Again, a bit outside of city limits, but nonetheless it’s fun to see where some of us get a weekend or two away in such a bingeable show. If you’re tuning in for the first time, basically Marty Byrde (Jason Bateman) is under a lot of pressure to make a lot of money really fast on Missouri’s famous waterfront.
Home restoration professional and mother of four Tamara Day hosts HGTV’s hit show that brings large neglected homes back to life in her hometown of Kansas City.
“Switched at Birth“
The show’s five seasons were made mostly in Los Angeles, but establishing shots will be recognizable to any card-carrying lover of Cowtown. The family drama takes place in both Mission Hills, Kansas, and “East” Riverside, Missouri.
The Nelson-Atkins Museum of Art may only have it’s lush green to offer as far as in-person experiences go, but thanks to the internet there’s still art to see. Virtual and audio museum tours and more are available to guests hunkered down at home.
The National World War I Museum and Memorial also offers online learning opportunities along with a few virtual exhibits. While you can’t look out atop Liberty Memorial, digital visitors can still check out the trenches, learn about Armistice Day and more via the city’s top tourist destination according to Yelp.
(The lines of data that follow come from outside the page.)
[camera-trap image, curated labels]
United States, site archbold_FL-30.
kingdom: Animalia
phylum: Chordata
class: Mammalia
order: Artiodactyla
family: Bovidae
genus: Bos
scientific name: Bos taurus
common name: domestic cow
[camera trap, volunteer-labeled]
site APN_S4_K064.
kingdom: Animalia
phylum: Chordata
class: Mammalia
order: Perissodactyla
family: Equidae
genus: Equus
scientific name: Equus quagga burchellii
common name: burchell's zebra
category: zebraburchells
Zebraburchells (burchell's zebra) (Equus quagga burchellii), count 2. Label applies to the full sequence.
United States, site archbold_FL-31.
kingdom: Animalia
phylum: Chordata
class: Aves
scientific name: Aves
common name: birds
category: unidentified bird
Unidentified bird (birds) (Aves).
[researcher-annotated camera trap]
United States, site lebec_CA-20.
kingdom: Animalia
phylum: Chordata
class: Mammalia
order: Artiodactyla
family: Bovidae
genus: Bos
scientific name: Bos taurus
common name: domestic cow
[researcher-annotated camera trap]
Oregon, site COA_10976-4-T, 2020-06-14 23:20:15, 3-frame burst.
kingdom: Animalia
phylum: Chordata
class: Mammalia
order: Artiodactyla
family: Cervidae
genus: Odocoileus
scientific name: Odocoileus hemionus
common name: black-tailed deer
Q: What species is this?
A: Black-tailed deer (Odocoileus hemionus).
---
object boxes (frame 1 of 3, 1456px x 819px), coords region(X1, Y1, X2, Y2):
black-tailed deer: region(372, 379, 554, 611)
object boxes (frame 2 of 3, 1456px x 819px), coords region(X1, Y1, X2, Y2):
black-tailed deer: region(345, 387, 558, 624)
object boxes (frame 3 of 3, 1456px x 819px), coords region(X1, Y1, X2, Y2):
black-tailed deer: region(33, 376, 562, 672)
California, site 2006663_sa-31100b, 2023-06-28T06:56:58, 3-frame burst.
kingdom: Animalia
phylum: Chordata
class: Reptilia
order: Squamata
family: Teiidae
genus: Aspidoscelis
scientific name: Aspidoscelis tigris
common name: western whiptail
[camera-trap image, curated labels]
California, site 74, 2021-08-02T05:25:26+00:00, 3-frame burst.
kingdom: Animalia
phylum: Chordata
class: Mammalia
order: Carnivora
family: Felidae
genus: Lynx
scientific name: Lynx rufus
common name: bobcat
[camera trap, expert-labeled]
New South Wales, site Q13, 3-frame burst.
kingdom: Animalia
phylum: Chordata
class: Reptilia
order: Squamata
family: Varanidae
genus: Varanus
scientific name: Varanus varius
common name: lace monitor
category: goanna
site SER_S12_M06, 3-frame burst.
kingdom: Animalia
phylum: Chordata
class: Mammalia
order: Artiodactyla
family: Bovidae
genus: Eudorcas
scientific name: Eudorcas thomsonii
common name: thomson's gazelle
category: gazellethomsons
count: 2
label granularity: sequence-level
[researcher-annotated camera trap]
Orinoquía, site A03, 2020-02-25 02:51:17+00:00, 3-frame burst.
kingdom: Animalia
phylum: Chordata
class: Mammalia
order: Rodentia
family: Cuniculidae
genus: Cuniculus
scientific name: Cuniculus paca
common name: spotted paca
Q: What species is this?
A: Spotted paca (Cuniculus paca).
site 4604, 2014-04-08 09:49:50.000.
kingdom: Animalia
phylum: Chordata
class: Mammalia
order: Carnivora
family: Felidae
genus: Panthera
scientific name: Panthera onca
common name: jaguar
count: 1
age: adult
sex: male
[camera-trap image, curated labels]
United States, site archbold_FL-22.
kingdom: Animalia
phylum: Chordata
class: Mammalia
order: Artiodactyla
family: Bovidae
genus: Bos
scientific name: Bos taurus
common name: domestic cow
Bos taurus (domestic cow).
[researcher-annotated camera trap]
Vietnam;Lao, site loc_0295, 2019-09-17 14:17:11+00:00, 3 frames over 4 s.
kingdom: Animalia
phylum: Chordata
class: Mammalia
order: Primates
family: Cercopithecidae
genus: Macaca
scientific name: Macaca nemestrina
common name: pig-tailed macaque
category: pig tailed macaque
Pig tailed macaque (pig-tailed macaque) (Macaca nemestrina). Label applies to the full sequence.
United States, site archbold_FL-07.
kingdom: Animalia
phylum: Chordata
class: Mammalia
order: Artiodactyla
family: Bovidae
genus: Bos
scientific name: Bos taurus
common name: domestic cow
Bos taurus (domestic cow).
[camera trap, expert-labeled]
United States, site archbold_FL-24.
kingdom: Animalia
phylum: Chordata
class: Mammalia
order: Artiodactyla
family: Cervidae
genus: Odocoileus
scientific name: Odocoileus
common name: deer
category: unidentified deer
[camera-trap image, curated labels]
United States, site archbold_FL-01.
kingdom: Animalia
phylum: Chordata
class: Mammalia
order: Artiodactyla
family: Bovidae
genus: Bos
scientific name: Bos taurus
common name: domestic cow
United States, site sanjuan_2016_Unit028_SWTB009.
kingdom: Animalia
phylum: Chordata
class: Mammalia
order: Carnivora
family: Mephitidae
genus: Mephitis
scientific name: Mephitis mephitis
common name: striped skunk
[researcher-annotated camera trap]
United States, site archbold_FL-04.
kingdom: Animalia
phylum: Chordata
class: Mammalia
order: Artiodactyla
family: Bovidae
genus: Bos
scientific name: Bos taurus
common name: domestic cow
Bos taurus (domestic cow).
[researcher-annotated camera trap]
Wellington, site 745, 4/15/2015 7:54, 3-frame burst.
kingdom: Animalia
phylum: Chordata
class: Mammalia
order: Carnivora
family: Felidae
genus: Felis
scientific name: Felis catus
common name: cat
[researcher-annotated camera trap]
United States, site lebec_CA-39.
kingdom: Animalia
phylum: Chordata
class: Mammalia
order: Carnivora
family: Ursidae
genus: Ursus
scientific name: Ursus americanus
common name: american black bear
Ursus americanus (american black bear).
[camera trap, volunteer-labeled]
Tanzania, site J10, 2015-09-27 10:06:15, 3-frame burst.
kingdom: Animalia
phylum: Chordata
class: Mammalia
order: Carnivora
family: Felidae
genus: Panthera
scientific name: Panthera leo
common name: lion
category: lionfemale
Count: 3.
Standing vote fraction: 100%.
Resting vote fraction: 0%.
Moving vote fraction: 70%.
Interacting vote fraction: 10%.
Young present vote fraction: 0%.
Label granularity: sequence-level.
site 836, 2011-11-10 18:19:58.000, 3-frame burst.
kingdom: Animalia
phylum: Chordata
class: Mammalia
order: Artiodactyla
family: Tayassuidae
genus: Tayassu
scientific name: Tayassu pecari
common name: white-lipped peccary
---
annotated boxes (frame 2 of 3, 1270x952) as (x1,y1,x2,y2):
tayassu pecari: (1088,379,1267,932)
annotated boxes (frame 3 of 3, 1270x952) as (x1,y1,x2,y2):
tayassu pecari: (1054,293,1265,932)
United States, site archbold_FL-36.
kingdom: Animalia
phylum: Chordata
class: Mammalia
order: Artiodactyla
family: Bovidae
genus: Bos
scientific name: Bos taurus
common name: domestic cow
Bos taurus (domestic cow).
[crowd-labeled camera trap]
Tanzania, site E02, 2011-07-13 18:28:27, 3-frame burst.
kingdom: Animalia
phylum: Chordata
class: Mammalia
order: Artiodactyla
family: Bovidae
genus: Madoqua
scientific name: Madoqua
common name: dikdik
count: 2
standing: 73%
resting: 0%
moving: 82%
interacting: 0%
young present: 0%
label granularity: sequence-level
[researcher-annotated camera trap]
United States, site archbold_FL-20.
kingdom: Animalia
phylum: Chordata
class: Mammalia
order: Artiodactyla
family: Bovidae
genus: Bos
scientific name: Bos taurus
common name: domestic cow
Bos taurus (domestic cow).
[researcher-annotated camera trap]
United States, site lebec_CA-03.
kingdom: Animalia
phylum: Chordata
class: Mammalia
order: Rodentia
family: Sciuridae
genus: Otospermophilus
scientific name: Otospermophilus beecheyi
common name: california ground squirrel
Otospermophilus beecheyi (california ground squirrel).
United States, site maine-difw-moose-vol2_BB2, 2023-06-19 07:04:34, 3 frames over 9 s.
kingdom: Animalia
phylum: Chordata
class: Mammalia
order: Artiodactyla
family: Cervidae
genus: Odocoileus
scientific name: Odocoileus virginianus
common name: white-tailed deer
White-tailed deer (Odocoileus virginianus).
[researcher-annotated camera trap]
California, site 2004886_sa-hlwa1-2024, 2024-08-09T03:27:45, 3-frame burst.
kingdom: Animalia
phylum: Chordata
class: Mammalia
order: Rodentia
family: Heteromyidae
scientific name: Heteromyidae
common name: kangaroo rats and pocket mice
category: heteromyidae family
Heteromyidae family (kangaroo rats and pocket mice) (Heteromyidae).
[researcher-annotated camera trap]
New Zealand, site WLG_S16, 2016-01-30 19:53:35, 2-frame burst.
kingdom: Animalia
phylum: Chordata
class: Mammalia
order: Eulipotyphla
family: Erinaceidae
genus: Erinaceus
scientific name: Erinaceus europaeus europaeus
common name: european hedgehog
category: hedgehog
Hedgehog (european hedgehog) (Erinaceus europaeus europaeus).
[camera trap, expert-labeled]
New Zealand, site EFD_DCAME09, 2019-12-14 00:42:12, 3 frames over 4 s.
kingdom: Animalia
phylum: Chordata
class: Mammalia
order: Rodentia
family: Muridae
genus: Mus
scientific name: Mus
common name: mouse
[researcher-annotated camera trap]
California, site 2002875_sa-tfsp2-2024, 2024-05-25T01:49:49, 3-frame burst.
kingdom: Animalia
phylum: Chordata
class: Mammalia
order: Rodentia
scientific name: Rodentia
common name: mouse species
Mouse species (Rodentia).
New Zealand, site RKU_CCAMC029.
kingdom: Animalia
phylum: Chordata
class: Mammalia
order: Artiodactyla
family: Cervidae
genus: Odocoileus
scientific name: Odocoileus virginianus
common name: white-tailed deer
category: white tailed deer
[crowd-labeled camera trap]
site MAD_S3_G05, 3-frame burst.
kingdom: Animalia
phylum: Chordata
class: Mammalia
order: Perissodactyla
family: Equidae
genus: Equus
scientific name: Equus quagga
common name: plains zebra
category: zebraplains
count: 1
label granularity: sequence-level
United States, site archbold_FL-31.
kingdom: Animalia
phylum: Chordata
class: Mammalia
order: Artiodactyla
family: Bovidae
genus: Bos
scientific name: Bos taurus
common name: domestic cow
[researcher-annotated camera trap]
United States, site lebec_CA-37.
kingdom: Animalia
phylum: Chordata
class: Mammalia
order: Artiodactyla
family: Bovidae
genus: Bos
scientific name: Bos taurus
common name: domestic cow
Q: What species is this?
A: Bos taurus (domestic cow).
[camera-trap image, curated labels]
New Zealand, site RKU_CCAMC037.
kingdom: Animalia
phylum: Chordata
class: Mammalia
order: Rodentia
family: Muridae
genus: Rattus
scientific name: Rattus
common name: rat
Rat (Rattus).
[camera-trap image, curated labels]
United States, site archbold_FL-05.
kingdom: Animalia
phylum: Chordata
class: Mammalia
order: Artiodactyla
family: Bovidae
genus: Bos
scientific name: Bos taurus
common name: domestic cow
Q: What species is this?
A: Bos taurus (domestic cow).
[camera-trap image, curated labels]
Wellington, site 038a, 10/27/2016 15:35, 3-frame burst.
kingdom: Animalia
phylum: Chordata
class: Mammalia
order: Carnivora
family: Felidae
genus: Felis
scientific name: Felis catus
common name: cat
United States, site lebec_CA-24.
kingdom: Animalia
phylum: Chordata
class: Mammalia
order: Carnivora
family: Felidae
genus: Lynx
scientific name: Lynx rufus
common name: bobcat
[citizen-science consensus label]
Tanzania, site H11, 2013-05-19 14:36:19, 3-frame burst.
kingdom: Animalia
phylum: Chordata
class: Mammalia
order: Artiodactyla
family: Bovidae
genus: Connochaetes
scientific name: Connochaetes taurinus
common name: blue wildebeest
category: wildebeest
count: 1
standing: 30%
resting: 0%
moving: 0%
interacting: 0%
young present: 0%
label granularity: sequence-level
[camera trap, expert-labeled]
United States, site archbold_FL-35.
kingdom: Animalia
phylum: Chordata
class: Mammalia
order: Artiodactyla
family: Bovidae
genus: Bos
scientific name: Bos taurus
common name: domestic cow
Kansas City Repertory Theater on YouTube
For “The Rep” the show goes on virtually. Last week, the cast of “Legacy Land” joined a Zoom conference call for an actors forum.
Finally, we are doing our best here at Flatland to highlight the works of local artists throughout the stay-at-home order. Watch as Flatland producer Brad Austin virtually visits the homes of artists of all types for a brief conversation about how they’re getting by.